* Given instruction: Repeat exactly the lines from the line containing "Of the set [152,353], [455,152], which" through the last line of the records below, inclusive, and nothing else.

* BEGIN Given data *

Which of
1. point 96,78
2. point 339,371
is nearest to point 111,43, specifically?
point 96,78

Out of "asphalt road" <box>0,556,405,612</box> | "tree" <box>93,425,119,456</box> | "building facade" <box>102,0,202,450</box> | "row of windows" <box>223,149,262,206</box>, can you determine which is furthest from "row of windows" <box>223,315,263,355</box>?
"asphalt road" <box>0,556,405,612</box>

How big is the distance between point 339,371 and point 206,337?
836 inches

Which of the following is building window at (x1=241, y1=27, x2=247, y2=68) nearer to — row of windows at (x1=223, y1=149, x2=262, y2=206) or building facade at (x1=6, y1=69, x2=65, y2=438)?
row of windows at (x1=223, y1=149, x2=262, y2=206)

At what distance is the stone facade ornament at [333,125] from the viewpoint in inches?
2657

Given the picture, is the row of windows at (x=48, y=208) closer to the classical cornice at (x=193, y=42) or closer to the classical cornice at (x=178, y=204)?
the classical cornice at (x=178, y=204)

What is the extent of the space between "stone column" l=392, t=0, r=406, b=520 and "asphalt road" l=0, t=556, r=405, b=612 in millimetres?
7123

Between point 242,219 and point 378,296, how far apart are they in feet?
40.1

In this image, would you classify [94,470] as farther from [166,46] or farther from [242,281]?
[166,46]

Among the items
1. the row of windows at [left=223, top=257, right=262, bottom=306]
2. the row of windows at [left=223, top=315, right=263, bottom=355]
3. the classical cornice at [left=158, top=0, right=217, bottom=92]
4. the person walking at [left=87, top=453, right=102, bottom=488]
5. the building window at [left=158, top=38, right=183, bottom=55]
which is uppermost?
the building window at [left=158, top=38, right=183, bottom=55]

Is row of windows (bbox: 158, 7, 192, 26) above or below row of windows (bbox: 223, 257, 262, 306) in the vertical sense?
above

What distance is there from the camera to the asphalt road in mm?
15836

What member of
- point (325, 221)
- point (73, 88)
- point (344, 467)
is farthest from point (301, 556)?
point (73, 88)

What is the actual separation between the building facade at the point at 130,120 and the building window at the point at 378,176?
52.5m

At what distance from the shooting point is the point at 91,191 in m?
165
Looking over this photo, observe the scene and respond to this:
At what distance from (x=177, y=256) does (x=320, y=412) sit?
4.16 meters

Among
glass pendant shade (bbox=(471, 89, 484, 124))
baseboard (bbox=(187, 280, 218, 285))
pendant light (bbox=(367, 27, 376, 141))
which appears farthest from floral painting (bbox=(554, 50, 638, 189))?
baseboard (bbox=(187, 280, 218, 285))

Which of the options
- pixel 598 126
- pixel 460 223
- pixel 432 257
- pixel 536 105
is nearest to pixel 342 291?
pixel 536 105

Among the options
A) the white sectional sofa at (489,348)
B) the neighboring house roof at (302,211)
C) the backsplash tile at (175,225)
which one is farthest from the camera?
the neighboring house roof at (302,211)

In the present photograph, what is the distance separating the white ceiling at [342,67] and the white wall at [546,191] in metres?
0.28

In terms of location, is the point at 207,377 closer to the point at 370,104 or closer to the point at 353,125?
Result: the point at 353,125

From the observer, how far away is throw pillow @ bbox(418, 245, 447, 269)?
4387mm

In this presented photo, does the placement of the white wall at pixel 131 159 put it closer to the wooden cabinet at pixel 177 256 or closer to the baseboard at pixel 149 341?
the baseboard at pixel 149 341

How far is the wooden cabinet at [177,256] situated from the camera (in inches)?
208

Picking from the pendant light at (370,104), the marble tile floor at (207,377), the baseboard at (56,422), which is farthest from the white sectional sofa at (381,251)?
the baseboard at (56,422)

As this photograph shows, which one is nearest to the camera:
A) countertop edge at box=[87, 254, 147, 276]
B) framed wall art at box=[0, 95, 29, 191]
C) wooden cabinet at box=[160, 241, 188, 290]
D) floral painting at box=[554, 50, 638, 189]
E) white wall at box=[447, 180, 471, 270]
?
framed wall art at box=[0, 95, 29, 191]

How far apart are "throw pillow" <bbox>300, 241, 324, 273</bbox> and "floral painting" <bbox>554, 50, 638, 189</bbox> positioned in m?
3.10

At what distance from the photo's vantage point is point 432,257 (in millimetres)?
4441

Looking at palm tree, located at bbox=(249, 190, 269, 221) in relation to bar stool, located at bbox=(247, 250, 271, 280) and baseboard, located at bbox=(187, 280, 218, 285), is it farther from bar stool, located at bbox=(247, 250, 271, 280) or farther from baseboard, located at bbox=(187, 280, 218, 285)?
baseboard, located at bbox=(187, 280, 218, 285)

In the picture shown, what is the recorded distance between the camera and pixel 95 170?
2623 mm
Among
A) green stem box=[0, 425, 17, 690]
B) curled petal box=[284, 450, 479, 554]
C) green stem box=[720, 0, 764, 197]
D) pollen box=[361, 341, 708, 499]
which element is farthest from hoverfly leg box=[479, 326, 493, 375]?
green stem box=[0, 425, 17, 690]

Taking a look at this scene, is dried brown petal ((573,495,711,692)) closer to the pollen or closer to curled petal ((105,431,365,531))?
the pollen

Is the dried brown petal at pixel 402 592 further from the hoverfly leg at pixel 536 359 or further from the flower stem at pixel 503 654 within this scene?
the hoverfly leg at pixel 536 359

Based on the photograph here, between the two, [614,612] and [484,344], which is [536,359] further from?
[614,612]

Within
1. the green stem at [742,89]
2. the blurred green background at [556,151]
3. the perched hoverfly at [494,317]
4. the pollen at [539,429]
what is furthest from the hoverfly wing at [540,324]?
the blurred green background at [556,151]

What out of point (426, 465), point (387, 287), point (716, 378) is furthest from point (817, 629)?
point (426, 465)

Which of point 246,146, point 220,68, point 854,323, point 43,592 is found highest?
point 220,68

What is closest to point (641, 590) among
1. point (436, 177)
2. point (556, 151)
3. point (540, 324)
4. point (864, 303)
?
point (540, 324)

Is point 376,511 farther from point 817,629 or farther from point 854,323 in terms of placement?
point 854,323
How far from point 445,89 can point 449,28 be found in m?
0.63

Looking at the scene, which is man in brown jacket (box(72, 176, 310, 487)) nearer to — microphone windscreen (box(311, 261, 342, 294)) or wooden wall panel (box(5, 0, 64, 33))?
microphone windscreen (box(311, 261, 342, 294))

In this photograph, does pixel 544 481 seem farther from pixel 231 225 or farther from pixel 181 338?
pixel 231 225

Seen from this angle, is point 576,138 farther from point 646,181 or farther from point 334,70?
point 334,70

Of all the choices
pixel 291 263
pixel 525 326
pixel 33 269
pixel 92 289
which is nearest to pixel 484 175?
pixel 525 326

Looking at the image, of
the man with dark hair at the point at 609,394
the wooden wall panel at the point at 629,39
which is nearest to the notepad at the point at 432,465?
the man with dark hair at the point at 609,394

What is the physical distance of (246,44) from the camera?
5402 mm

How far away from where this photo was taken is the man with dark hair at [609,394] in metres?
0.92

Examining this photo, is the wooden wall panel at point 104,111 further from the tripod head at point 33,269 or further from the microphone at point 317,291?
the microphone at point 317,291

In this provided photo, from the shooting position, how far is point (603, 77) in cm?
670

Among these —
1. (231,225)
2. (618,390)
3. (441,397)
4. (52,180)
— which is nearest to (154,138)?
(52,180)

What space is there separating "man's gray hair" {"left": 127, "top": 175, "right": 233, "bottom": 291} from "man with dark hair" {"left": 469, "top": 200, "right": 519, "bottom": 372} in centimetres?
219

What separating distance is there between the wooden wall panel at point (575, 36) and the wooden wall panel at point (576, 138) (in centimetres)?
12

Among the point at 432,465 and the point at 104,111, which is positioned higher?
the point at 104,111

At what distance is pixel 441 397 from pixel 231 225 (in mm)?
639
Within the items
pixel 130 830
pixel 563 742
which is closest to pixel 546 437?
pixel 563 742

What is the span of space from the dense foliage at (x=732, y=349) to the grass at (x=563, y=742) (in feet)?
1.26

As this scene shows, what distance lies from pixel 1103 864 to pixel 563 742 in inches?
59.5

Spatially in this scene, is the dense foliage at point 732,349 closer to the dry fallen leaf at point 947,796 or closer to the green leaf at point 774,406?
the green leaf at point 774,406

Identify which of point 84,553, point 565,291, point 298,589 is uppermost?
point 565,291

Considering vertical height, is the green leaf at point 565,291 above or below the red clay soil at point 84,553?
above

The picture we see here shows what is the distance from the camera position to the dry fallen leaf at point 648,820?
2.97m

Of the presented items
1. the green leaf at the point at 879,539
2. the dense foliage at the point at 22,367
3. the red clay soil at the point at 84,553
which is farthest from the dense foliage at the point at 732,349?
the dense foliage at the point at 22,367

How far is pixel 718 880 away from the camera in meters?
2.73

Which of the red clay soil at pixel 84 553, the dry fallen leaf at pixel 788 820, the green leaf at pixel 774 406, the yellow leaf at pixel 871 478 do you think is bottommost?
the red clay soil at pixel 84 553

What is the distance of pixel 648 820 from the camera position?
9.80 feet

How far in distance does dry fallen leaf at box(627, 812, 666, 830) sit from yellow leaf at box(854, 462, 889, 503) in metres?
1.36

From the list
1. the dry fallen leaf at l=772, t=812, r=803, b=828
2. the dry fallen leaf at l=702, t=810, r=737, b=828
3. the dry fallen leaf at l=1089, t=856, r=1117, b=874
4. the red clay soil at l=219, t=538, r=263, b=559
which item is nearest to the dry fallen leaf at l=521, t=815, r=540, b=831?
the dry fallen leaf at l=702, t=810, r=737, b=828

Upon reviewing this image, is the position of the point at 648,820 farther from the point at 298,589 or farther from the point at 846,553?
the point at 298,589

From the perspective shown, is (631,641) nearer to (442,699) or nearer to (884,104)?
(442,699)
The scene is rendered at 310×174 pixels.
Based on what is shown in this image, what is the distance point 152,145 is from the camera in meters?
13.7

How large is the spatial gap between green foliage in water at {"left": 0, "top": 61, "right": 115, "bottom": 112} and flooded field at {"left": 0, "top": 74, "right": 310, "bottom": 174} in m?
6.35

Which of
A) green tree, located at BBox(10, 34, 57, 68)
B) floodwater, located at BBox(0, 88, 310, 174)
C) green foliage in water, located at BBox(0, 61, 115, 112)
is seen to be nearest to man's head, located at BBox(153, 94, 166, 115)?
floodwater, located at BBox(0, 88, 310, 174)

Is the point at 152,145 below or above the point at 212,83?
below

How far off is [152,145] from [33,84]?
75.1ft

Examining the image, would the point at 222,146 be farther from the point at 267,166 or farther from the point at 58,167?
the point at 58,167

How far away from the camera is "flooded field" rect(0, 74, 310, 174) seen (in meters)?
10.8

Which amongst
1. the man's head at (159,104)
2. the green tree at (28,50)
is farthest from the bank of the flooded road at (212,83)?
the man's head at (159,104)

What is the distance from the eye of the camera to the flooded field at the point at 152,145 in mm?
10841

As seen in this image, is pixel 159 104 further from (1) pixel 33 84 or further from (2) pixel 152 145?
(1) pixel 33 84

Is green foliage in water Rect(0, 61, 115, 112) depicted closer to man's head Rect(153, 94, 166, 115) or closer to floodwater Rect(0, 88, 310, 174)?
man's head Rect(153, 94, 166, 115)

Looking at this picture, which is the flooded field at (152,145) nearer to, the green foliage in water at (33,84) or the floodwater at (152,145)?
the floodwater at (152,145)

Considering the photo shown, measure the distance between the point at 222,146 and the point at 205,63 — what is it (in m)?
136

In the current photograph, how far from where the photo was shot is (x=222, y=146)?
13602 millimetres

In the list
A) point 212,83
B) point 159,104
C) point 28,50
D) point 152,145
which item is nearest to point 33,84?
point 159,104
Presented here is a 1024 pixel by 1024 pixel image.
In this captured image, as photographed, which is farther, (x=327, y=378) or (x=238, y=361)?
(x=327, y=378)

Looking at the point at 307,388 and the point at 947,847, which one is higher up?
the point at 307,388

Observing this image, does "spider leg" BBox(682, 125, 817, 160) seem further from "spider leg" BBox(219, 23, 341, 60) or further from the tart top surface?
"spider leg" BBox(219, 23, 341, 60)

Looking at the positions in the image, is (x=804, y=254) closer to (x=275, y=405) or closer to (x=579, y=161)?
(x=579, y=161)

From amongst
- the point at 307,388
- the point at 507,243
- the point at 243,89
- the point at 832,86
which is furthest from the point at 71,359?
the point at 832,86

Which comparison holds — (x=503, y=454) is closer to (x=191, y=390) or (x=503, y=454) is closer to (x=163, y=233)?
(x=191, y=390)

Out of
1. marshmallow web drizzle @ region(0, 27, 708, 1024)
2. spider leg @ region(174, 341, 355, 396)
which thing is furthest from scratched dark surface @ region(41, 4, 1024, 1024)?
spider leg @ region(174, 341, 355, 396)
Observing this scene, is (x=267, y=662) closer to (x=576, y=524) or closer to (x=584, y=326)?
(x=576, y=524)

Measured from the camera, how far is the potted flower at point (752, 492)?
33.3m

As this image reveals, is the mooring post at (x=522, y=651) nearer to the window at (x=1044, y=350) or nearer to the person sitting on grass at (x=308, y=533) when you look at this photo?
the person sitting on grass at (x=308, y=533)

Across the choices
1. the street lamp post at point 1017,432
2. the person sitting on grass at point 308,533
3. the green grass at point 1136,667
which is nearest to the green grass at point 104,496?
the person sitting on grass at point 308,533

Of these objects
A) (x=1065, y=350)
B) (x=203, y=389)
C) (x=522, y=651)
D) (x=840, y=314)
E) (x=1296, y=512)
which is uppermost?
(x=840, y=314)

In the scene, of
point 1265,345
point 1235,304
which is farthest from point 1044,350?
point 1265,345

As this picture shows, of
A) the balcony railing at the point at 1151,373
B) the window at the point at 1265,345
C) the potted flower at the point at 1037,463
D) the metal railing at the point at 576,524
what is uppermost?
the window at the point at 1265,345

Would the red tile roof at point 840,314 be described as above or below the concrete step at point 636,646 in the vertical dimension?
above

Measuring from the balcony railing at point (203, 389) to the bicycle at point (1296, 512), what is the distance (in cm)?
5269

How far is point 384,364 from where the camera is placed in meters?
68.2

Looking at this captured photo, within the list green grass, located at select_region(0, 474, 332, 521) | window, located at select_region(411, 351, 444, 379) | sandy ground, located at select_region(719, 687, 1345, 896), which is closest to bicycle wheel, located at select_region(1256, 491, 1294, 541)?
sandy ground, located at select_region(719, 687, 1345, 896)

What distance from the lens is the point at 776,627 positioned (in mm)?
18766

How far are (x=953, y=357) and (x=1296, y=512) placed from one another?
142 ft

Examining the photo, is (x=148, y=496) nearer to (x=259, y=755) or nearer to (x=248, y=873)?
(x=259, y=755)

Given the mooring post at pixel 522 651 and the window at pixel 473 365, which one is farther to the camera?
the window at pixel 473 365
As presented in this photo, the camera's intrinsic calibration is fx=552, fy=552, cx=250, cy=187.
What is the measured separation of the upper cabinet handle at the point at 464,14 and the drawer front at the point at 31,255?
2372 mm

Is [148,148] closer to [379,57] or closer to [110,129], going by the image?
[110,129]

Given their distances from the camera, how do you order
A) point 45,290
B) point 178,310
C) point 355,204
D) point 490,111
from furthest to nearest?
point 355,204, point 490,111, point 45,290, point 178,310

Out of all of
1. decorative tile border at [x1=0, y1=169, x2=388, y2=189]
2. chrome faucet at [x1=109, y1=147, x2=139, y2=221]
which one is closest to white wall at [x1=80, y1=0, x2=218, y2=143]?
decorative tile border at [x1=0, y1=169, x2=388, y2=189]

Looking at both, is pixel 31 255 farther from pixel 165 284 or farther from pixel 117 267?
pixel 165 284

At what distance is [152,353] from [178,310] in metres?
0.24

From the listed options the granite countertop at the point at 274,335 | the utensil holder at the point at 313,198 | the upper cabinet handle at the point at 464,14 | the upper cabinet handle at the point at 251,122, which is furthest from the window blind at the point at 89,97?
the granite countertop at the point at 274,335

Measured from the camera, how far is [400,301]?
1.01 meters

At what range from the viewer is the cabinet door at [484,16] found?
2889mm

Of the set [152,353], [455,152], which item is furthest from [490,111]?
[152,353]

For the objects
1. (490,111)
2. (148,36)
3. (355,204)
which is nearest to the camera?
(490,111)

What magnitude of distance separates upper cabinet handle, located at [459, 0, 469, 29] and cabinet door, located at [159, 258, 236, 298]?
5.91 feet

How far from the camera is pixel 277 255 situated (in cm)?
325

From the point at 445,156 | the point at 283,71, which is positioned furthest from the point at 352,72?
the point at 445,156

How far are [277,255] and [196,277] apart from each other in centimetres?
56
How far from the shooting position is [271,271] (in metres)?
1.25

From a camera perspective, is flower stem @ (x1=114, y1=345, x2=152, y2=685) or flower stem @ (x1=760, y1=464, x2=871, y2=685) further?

* END Given data *

* Exercise answer:
Of the set [152,353], [455,152], which item is furthest from [490,111]?
[152,353]

For the objects
1. (490,111)
2. (148,36)
3. (355,204)
which is nearest to the camera?
(490,111)

What magnitude of distance separates upper cabinet handle, located at [459, 0, 469, 29] and cabinet door, located at [159, 258, 236, 298]?
5.91 feet

How far from the camera is pixel 277 255 situated (in cm)?
325

From the point at 445,156 | the point at 283,71, which is positioned furthest from the point at 352,72?
the point at 445,156

How far are [277,255] and [196,277] apart from each other in centimetres?
56
How far from the shooting position is [271,271] (in metres)?
1.25

From a camera perspective, is flower stem @ (x1=114, y1=345, x2=152, y2=685) or flower stem @ (x1=760, y1=464, x2=871, y2=685) further?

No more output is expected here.